While we don't have data regarding the rates of clinical tobacco cessation interventions prior to the implementation of these EMR modifications, the results regarding clinical interventions following implementation are encouraging. Overall, 6.3% of smokers following the EMR changes were prescribed one of the FDA approved medications for tobacco dependence. This finding is consistent with some of the most effective clinical interventions for tobacco dependence in the published literature.17, 18
For example, in a NEJM article by Curry and colleagues describing an aggressive tobacco dependence program implemented in Group Health Cooperative of Puget Sound clinics, the highest rate of smoking cessation medication use was 6.9%.17
In our demonstration project with Dean Health System, rates of SmartSet use and billable counseling were less than medication use (2.5% and 1.5%, respectively), but these values may underestimate their actual usage – given that 6.3% of adult smokers left their clinic visit with a smoking cessation prescription medication that requires at least some clinician intervention to deliver.
The promise of the EMR led President Obama and the U.S. Congress in 2009 to allocate approximately $19 billion of the American Recovery and Reinvestment Act (ARRA) to implement electronic health record technology.
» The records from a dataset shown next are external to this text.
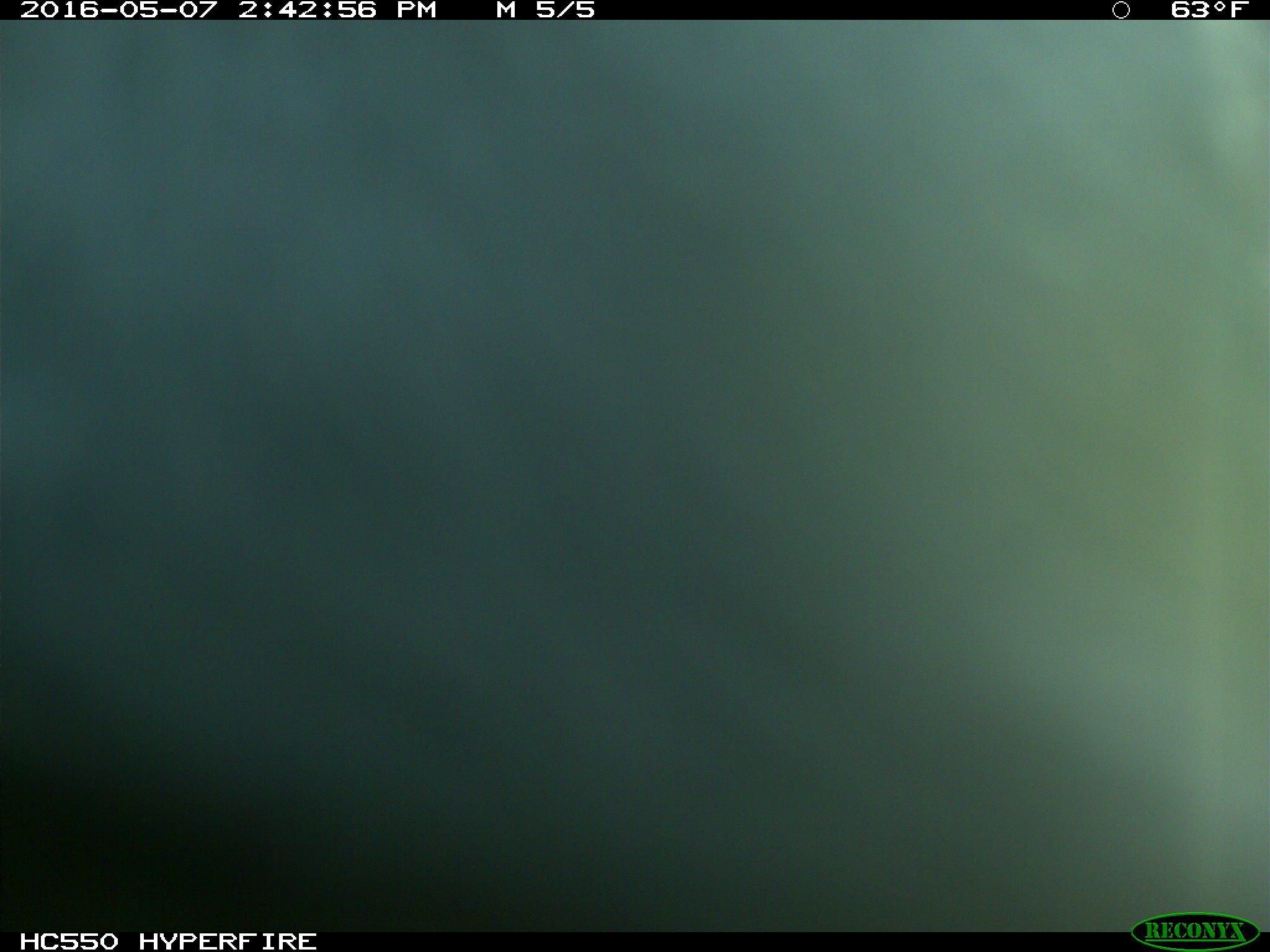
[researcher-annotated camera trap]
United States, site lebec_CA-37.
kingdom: Animalia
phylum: Chordata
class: Mammalia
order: Artiodactyla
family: Bovidae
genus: Bos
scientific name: Bos taurus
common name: domestic cow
It is estimated that by 2020, more than 90% of patients will have their health information housed within an EMR. The anticipated universal application of EMR technology provides an unequaled opportunity to fundamentally change the way we address the most pressing chronic diseases in America, including the leading preventable cause of morbidity and mortality: tobacco dependence.
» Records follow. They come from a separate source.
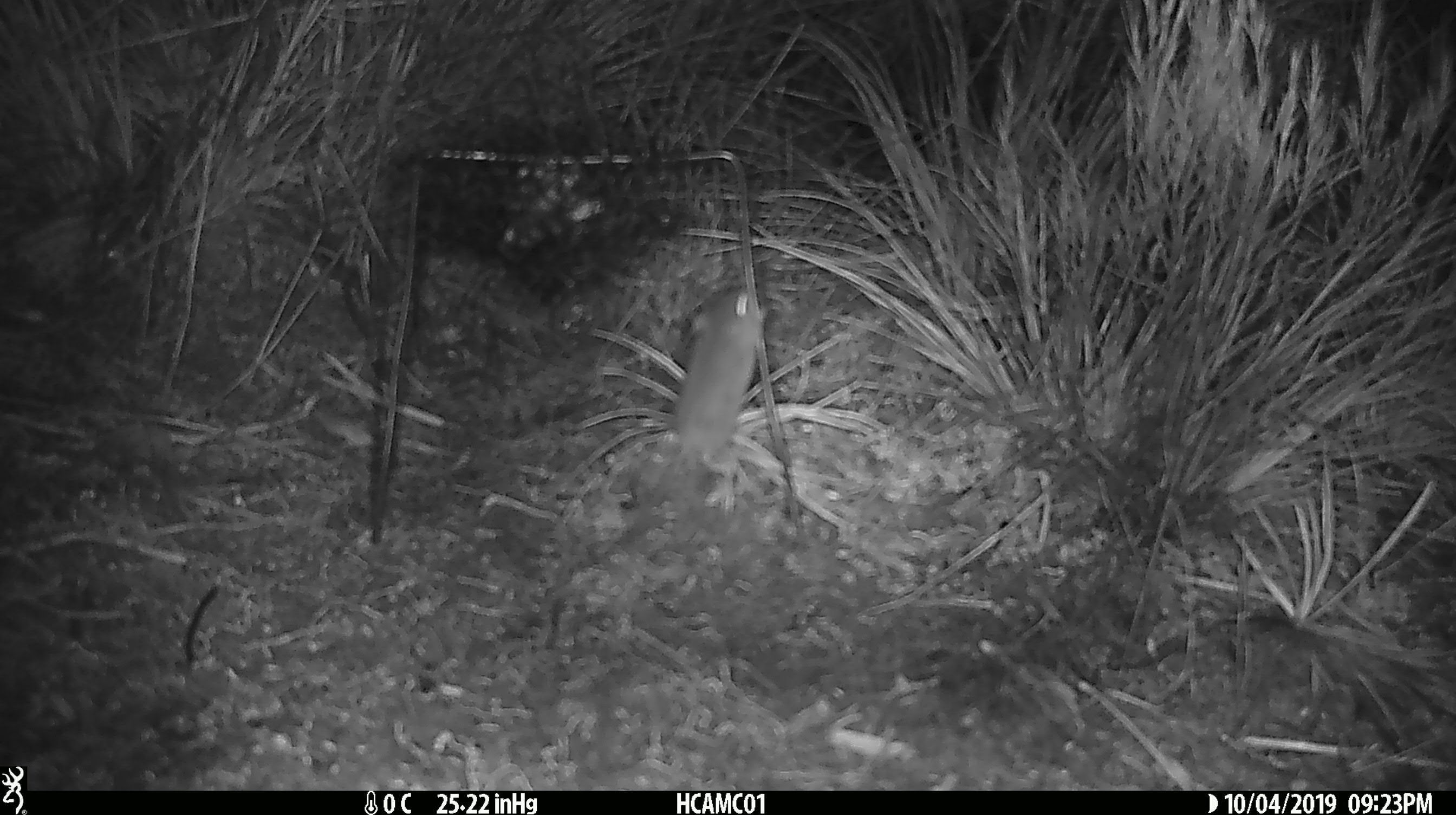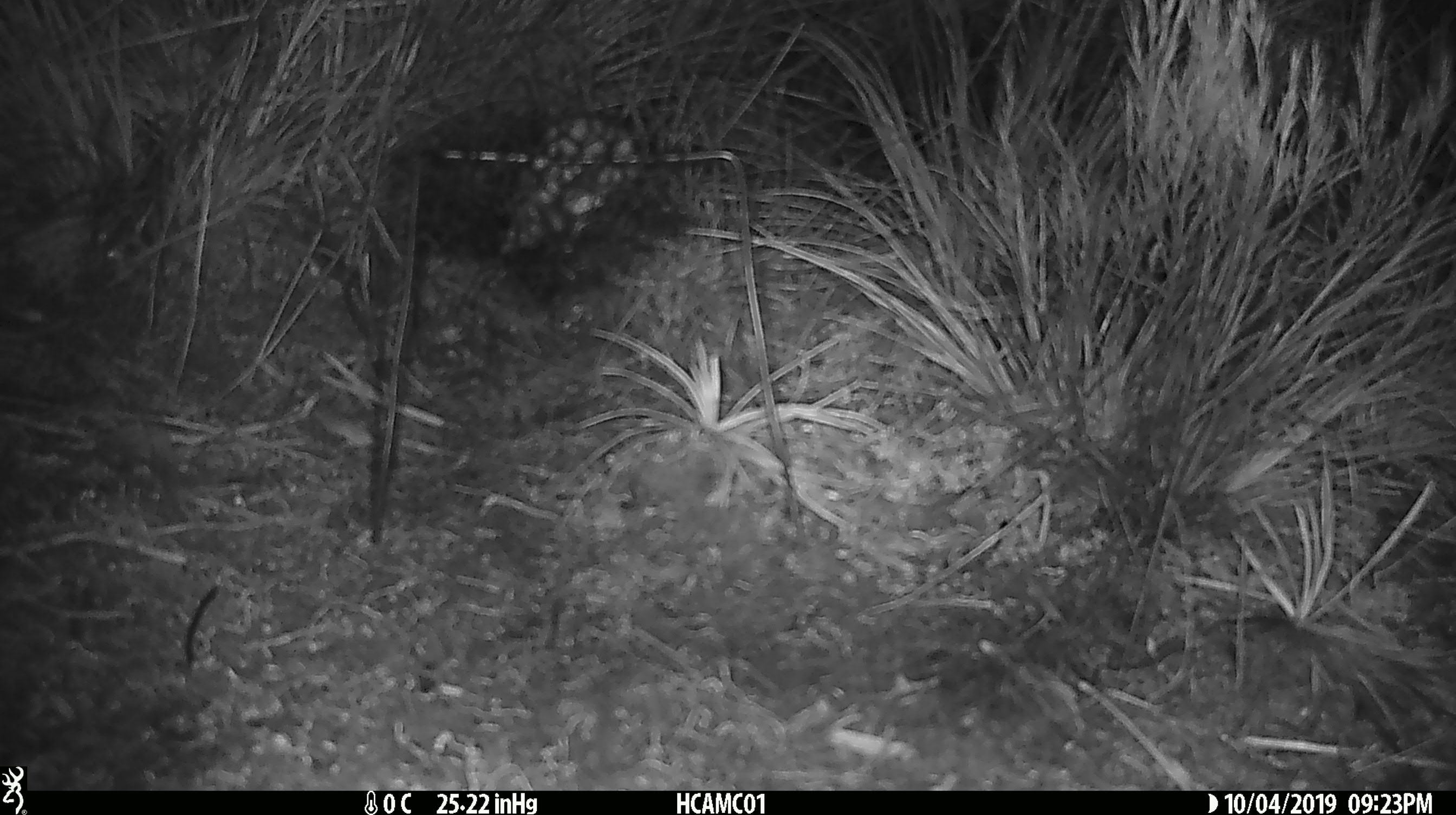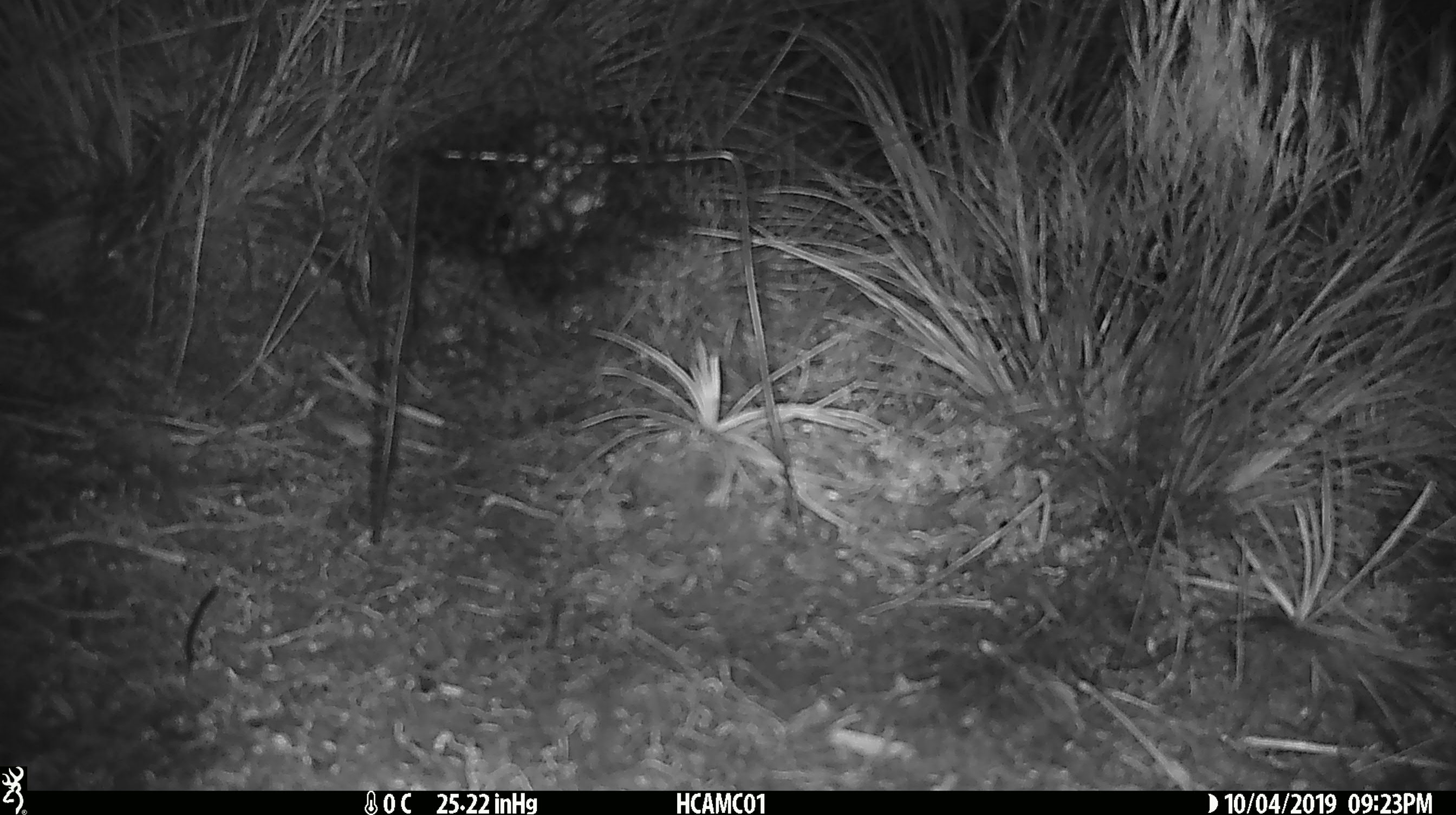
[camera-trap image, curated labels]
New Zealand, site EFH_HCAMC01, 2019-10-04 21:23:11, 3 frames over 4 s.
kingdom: Animalia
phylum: Chordata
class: Mammalia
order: Rodentia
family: Muridae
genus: Mus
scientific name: Mus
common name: mouse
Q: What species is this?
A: Mouse (Mus).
This demonstration project has limitations. First, because the EMR modifications were introduced as a package, the effects from individual components cannot be determined. In addition, we don't have baseline data on rates of clinician interventions such as smoking cessation medication prescriptions within Dean clinics, but the reported post-intervention rates compare favorably with some of the most referenced examples of effective tobacco dependence treatment delivery. The study was cross sectional and focused on a single health care system, Dean (a large multispecialty clinic primarily based in an urban setting), and thus the results may differ when applied in other systems, possibly with other patient populations. We also did not monitor the time it took to deliver the intervention (goal was 60 seconds or less of clinician time) or the degree to which clinicians followed the protocol. And, while there was a statistically significant increase in the rate of smoker identification, this wasn't observed in every clinic. Finally, this was not a randomized trial with control clinics without the intervention, thus we can't rule out the influence of temporal trends and other factors, such as changes in tobacco control policies in Wisconsin that may have contributed to the increased rate of smoker identification and the high rates of prescribing smoking cessation medications.
In conclusion, this project demonstrated the capacity of a large health care system to implement enhanced tobacco dependence treatment interventions across their primary care clinics, utilizing the potential of the EMR platform. Associated with this enhancement was a statistically significant increase in rates of smoker identification and relatively high rates of clinical intervention with adult patients who smoke. The results are promising regarding the feasibility and potential of the EMR to influence the delivery of tobacco dependence clinical treatments.